Sales came back asking for the "real" materials. Product questioned whether PMM was adding value. Marketing ignored her messaging because it didn't match the brand voice.

Rebecca had confused "AI can help with execution" with "AI eliminates the need for PMM execution." Those are completely different statements.

The mistake was thinking manual execution was obsolete. Manual execution is exactly what's obsolete. But execution still matters—it just needs to happen 10x faster.

What actually works: Use AI to accelerate execution so you spend more time on strategy, not less time on execution.

The PMM who threaded this needle told me: "AI handles my first drafts. I spend 80% less time on initial creation and 80% more time on refinement, strategy, and stakeholder alignment. I'm shipping more deliverables and doing more strategic work. Both."

AI doesn't make deliverables obsolete. It makes manual, slow creation processes obsolete.

A founding PMM using AI acceleration told me: "I can generate positioning, personas, battlecards, and launch messaging in a fraction of the time manual processes required. That doesn't mean I'm doing less work—it means I'm doing higher-quality work because I can iterate 10x faster."

Manual PMM execution is dead. Strategic PMM work backed by automated execution is the future.

The shift isn't from deliverables to pure strategy. It's from manual processes eating all your time to automated acceleration freeing you to focus on judgment, differentiation, and business impact.

What All These Myths Get Wrong

Every "stop doing X" trend in product marketing makes the same error: correctly identifying that slow, manual, documentation-heavy approaches don't work, then incorrectly concluding that the solution is elimination instead of automation.

Personas created in 3-week research projects and stored in PowerPoint are useless.
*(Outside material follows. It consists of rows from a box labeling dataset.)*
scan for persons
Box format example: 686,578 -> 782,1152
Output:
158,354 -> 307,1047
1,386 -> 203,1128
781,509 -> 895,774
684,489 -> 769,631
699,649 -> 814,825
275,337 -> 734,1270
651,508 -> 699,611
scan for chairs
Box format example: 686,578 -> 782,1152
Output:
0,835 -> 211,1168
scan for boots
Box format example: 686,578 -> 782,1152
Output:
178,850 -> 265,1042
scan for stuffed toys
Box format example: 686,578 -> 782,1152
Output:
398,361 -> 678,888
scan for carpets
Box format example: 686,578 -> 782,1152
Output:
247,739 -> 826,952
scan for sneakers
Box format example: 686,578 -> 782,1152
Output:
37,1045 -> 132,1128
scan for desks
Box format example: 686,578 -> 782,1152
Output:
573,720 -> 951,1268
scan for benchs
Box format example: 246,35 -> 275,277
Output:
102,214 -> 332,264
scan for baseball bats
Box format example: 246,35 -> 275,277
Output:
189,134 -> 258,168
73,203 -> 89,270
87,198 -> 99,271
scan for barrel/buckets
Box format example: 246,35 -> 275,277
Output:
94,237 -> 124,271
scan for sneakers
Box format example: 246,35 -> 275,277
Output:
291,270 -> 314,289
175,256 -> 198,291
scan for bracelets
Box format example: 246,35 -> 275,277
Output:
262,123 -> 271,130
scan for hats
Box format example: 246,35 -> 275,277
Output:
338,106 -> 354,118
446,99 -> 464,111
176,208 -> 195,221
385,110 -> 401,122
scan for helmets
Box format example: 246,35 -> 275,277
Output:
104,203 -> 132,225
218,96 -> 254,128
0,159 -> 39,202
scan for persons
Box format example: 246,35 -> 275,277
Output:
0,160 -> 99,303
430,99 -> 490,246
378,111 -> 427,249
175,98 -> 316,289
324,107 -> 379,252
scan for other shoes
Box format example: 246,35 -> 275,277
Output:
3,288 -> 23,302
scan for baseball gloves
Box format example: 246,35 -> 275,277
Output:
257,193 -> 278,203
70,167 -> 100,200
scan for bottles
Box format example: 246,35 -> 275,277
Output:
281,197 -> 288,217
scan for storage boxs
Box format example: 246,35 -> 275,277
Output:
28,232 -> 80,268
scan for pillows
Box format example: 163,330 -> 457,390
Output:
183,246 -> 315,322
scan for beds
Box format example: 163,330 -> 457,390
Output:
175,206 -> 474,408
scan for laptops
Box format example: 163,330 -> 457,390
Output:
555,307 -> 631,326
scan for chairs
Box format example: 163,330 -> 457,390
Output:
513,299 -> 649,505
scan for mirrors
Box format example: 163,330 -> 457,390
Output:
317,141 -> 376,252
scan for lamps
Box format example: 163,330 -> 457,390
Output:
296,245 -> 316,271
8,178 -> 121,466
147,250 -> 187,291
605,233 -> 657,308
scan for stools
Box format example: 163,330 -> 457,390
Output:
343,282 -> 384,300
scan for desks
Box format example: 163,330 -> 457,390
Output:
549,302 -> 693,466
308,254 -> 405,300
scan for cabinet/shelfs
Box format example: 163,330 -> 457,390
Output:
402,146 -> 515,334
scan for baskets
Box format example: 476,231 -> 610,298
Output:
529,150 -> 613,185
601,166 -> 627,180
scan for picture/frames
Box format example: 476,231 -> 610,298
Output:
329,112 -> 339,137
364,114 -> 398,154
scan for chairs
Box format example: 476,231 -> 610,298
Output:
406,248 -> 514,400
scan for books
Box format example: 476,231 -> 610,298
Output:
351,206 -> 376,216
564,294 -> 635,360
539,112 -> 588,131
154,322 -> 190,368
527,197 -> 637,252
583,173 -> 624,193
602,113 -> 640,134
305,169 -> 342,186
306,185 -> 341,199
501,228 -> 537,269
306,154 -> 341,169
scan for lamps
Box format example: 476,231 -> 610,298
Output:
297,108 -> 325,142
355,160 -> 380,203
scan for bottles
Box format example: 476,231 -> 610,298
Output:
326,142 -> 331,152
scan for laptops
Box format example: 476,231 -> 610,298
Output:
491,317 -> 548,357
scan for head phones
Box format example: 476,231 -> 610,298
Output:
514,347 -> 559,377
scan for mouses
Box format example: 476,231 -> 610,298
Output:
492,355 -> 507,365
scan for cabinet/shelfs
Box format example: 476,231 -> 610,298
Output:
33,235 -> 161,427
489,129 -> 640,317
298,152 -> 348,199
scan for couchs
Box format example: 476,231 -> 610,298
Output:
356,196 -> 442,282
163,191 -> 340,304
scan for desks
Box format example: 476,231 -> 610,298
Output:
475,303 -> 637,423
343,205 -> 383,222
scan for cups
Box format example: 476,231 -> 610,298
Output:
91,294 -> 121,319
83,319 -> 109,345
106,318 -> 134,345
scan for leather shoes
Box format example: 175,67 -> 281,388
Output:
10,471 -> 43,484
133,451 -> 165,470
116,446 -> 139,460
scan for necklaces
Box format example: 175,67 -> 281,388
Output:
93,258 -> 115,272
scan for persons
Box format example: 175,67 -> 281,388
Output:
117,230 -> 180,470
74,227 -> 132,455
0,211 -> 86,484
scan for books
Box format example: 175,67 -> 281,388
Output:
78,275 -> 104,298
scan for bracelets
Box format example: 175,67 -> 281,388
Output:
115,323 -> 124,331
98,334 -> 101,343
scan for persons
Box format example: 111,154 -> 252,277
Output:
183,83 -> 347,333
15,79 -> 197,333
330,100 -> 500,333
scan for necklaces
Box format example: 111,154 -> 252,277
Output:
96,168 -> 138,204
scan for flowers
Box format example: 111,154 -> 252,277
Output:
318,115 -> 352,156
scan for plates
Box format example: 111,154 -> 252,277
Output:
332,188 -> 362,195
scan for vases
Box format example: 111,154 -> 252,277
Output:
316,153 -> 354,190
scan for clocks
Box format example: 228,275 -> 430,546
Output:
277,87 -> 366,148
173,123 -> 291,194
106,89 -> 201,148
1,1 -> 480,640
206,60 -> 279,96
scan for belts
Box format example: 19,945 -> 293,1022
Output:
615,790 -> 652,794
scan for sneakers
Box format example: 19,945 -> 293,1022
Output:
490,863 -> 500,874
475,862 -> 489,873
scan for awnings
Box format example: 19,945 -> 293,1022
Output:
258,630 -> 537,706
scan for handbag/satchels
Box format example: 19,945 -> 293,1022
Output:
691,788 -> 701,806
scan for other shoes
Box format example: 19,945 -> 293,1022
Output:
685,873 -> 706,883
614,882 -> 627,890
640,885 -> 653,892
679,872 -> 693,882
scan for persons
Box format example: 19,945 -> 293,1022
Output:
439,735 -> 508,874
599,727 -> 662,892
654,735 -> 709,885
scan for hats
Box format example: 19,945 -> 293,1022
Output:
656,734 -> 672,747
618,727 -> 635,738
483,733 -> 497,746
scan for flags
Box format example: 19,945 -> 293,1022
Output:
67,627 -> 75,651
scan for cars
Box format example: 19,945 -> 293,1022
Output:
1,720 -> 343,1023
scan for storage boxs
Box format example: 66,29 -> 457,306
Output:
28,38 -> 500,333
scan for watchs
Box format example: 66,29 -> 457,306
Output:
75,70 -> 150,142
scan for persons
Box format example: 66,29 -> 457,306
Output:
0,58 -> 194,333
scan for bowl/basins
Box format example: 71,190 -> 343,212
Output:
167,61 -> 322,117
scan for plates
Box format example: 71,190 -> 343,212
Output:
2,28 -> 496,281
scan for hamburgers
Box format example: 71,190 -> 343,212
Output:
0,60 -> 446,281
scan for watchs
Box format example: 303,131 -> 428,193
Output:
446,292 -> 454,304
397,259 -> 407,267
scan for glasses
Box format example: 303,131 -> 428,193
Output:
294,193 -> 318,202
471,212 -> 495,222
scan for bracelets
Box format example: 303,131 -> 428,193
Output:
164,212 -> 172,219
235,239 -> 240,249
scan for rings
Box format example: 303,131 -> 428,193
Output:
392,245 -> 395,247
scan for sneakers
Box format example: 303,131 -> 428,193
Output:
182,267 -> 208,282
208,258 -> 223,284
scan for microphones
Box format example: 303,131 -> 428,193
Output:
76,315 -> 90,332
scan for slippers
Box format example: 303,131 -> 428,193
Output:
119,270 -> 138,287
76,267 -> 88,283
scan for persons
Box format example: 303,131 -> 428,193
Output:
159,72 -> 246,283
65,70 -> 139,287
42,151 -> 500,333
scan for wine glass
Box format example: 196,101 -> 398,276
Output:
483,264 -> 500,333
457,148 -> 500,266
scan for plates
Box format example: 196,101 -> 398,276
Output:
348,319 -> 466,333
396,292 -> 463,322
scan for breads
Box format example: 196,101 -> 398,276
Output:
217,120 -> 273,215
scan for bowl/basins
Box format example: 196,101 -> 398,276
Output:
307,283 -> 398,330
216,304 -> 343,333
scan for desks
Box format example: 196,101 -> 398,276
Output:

Personas generated in 5 minutes based on real buyer data are essential.

Launch kits that take 2 weeks to write and nobody reads are theater. Launch briefs created in 30 minutes that actually get used are critical.

Monthly batch-and-blast newsletters are spam. Segmented customer communication is valuable.

Quarterly battlecard update projects are outdated by the time you finish. Real-time competitive intelligence wins deals.

Manual PMM execution that takes all your time is obsolete. AI-accelerated execution that frees you for strategy is the future.

The pattern: The manual, inefficient process is dying. The deliverable still matters.

The PMMs who figure this out are using consolidated platforms that handle persona generation, competitive intelligence, messaging frameworks, and launch planning in one place instead of jumping between ChatGPT, Google Docs, Notion, and scattered Slack threads.

The PMMs who don't figure it out are stuck in a false choice: spend all your time on manual processes, or eliminate deliverables entirely and watch stakeholders question your value.

There's a third option: automate the execution so you can focus on the strategy, judgment, and differentiation that actually require human expertise.

The "experts" saying PMMs should stop building personas, launch kits, newsletters, battlecards, and deliverables are solving for 2015's problem—too much documentation, too little impact.

The actual 2025 problem is different: you need to ship all those deliverables 10x faster so you have time to do the strategic work that makes them actually matter.

Automation isn't about doing less PMM work. It's about doing better PMM work in a fraction of the time.

The consultants missed that nuance. Don't make the same mistake.